Los custodios siguieron manteniendo informada a Cixí. Le dijeron que había extranjeros que visitaban la Ciudad Prohibida pero, aparte de un puñado de objetos, las cosas, en general, no las habían tocado. Más tarde, cuando se retiraron las tropas y los custodios hicieron inventario, descubrieron que había desaparecido un número relativamente escaso de objetos valiosos. Las mayores pérdidas las sufrió la cocina real, de la que faltaban 68 artículos de oro y 54 de plata. Aparte de eso, habían robado 40 jarrones y 200 platos y cuencos del almacén de porcelana, pero seguramente ladrones locales, porque habían accedido excavando un túnel en las paredes. El Palacio de Verano, donde se alojaban los italianos y los británicos, se mantuvo como estaba, con daños de poca importancia. (En cambio, las ruinas del Viejo Palacio de Verano, allí al lado, quedaron desnudas por culpa de los habitantes locales, que se introdujeron, desmantelaron todos los edificios que resistían tras el incendio y robaron todo tipo de cosas, desde las vigas hasta los ladrillos). A diferencia de la situación creada bajo el mando de lord Elgin en 1860, en esta ocasión se prohibieron estrictamente los saqueos. Cuando los Mausoleos Occidentales —en los que estaban enterrados varios emperadores Qing— perdieron unas cuantas vasijas ceremoniales de oro, plata y bronce, se presentó una queja ante el embajador francés, y el ejército de dicho país, que se había alojado allí, devolvió las que había cogido.
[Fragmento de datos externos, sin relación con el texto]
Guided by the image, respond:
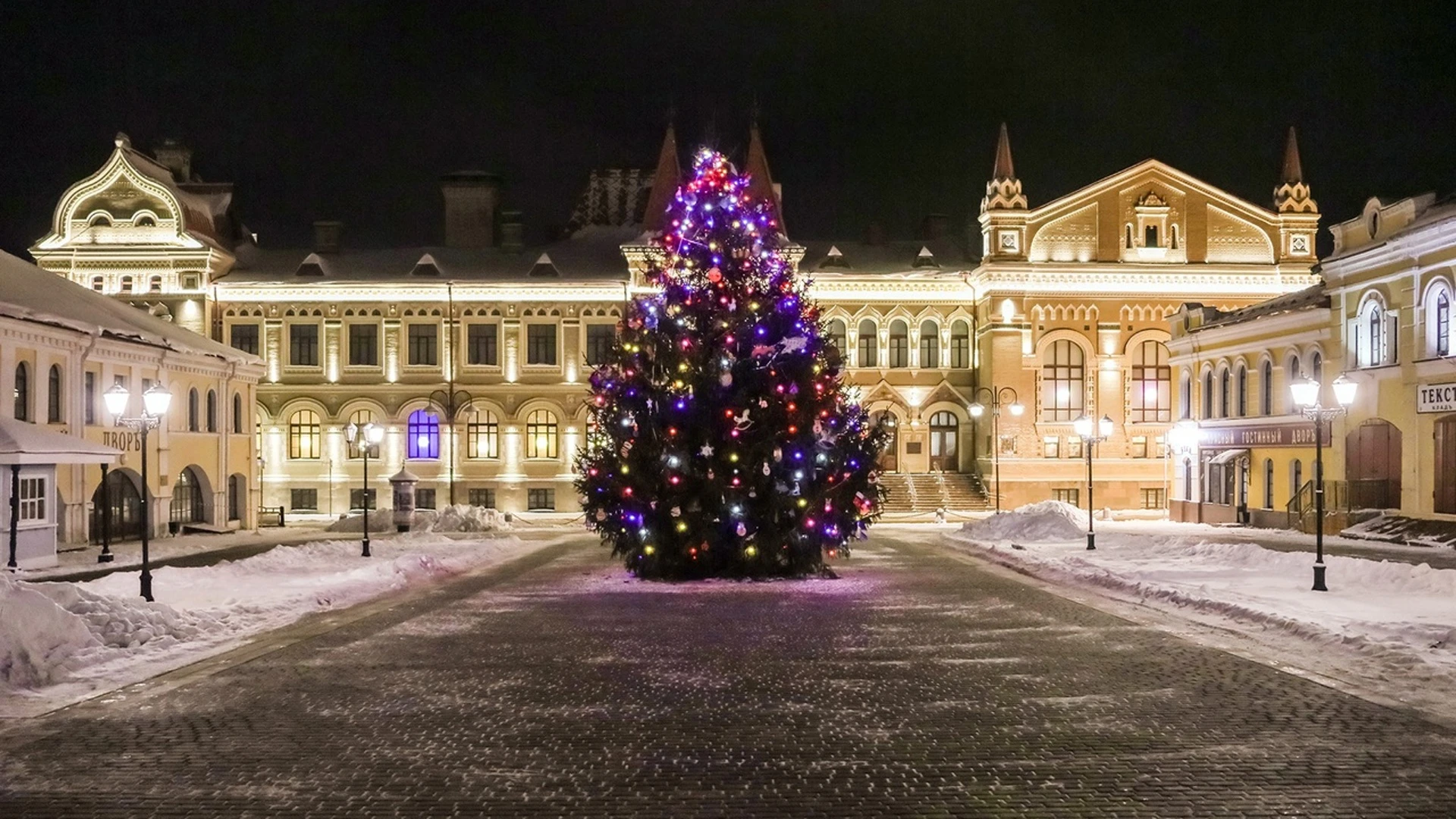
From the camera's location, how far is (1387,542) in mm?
30312

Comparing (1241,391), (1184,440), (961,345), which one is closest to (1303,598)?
(1241,391)

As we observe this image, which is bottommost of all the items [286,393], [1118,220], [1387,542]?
[1387,542]

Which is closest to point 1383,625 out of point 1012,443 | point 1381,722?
point 1381,722

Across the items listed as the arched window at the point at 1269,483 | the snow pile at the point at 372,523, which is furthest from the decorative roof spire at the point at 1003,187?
the snow pile at the point at 372,523

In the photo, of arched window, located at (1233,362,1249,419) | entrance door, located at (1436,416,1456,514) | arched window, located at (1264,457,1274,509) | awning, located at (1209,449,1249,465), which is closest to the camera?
entrance door, located at (1436,416,1456,514)

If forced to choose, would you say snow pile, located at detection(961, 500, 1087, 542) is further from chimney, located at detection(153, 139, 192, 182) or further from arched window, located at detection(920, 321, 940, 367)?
chimney, located at detection(153, 139, 192, 182)

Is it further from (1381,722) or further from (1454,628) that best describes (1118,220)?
(1381,722)

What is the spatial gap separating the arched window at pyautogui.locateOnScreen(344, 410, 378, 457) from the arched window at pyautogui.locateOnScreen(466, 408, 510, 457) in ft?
13.0

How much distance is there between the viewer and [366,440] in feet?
100

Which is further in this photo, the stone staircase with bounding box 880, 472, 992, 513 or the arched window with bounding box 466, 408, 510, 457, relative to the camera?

Lo que sí desapareció fueron lingotes de plata. Hubo robos de millones de taeles en la Ciudad Prohibida y en varios Ministerios, tanto en la capital como en Tianjín, desde donde se los llevaron al extranjero[787]. También hubo pérdidas en hogares acomodados, en los que algunos soldados extranjeros entraron por la fuerza en los primeros momentos de la ocupación exigiendo que les entregaran la plata[788]. Pero esos incidentes no duraron más que unos días, después de los cuales los custodios se reunieron con Robert Hart y este ayudó a impedirlos. Según el informe que los custodios enviaron a Cixí, le dijeron a Hart que «lo más urgente e importante es proteger los templos dinásticos, los Mausoleos Orientales y Occidentales y todos los palacios, incluidas la Ciudad Prohibida y la Ciudad Real; lo siguiente es proteger las vidas de millones de personas». A esto Hart replicó, con cierta ironía: «En Occidente, las vidas de la gente tienen la máxima importancia, y la dinastía va después. Aun así, vuestra petición no es difícil de satisfacer»[789]. Hart sacó dos carteles, uno en varias lenguas extranjeras y otro en chino, y les dijo que hicieran miles de copias y las repartieran por toda la ciudad. El primer cartel prohibía a los soldados extranjeros molestar a la población local. Y el segundo ordenaba a los bóxers y otros bandidos que se fueran a sus casas y reanudaran su vida normal, con la amenaza de «exterminarlos» si desobedecían. La mayoría de los bóxers se dispersó. Cixí escribió a Hart para expresarle su gratitud: «Hace decenios que Su Excelencia entrega su talento a una tierra que no es la suya, y hoy su sincera devoción a ella ha quedado clara para todos. No puedo estar más agradecida»[790].
Unos cuantos bóxers hicieron vanos intentos de resistir frente a los extranjeros. Un oficial aliado recordaba que unos cristianos locales le llevaron hasta el escondite de un grupo con el propósito de que los detuviera: «El lugar estaba bien defendido y se negaban a rendirse. Reunidos alrededor, y armados con hachas, barras de hierro y largas varas, los taimados nativos esperaban en lúgubre silencio el desenlace. Era una escena extraordinaria. Todo estaba callado, objetos y personas […] Una cosa así no ocurre más que una vez en la vida»[791].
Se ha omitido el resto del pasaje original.